* [TASK GOAL]:
Copy out the passage, starting at the words "With regard to" and stopping after "context of physics?", renaming "physicists" as "cosmologists".

* [PASSAGE SHOWN]:
============================================================

That's true, but of course there's really nothing moot about it:
Yesterday, I told why Banno's cycle of explanations amounts to saying:
"A, because A."
Forgive me, but that sounds brute. :)
In fact, it's pretty much what "brute" means.
Michael Ossipoff
Just because I believe the medicine will cure me, and that in turn leads me to trust the doctor, that does not then mean that the prescription she gave me was sensible or the medicine was right. This is what I mean when I say that your standard is permissive. If knowledge were somehow included then I could see notions of sensibility or rightness possibly entering into view, but as it is one can believe Y out of desire, and believe said desire will be satisfied by believing X, therefore they will believe X in order to get Y.
Quoting Banno
Well, we certainly can make up any old shit, though that's no reason to do so. ;) And it's certainly less of a reason to listen to it.
I'd hazard that your evidence supports my view more than it does yours, though.
"A statement that makes something comprehensible by describing the relevant structure or operation or circumstances" sounds a lot closer to knowledge than the operation of one belief leading to another.
"thought" sounds like belief. But "thought that makes something comprehensible" is closer to knowledge than mere belief.
"the act of explaining; making something plain or intelligible" isn't quite knowledge, but it does relate to depth. The deeper we know some topic or question the more plain and intelligible it becomes.
And the synonyms seem to indicate, to me at least, that what's at hand, at least, is not merely one belief leading to another, but rather we have accounts, stories, answers, causes, commentary, definition, descriptions, evidence... a variety of possible ways of looking at explanation. These aren't things I would deny. I'd just say that in order to capture them you'd need to expand your notion of explanation a bit.
Though I can understand not wanting to step into having an account of knowledge, since it seems a bit astray, if related. So maybe there's some way of capturing all that without reference to knowledge. But I think there needs to be more, at least. Hopefully this goes some way as to show why I think that.
With regard to the question "What is an explanation", let me briefly re-cap how this discussion started, and then suggest an answer to that question, in keeping with the initial purpose of the discussion:
When we began discussing explanations, we were talking about physical explanations. Will physicists continue with open-ended discovery, where each explanation that they find needs more explanation, which, when found, will raise more questions with things to be explained?
Or will they find a brute-fact?
I'd suggested a 3rd possibility. They; might find a state of affairs that is self-explanatory or inevitable.
That would avoid the need for an infinite chain of explanation, without a brute-fact. It wouldn't be a brute-fact, because its inevitability or self-evident-ness would be its complete explanation.
So, what is an explanation, in the context of physics?
Well, wouldn't it be that set B (of observations and theories consistent with those observations) explains set A (of observations, successful theories and accepted evident facts), if B implies A, or if A is a subset of B?
That sounds like what would count as an explanation in physics.

============================================================

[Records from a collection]
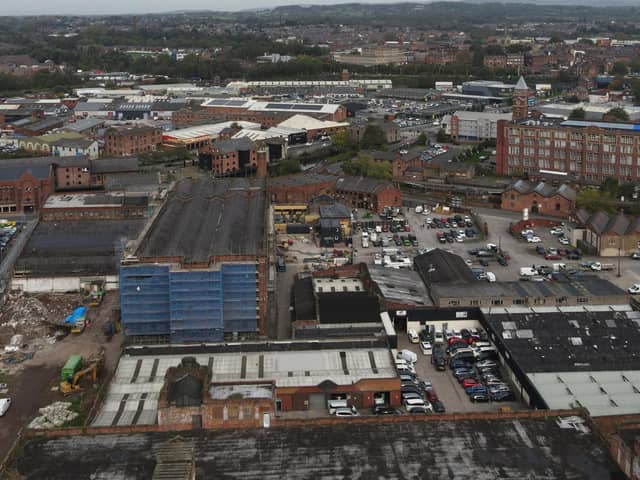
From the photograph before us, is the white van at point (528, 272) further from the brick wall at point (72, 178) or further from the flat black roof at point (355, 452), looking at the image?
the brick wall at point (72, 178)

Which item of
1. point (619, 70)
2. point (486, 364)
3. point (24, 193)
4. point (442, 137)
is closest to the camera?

============================================================

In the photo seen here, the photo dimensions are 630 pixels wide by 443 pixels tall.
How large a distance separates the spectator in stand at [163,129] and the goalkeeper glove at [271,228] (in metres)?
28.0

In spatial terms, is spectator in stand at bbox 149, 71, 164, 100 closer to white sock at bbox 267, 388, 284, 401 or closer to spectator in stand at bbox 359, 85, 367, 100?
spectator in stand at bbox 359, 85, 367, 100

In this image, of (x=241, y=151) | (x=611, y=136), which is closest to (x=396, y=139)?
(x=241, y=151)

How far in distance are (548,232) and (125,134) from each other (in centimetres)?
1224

============================================================

* [OUTPUT FOR THIS TASK]:
With regard to the question "What is an explanation", let me briefly re-cap how this discussion started, and then suggest an answer to that question, in keeping with the initial purpose of the discussion:
When we began discussing explanations, we were talking about physical explanations. Will cosmologists continue with open-ended discovery, where each explanation that they find needs more explanation, which, when found, will raise more questions with things to be explained?
Or will they find a brute-fact?
I'd suggested a 3rd possibility. They; might find a state of affairs that is self-explanatory or inevitable.
That would avoid the need for an infinite chain of explanation, without a brute-fact. It wouldn't be a brute-fact, because its inevitability or self-evident-ness would be its complete explanation.
So, what is an explanation, in the context of physics?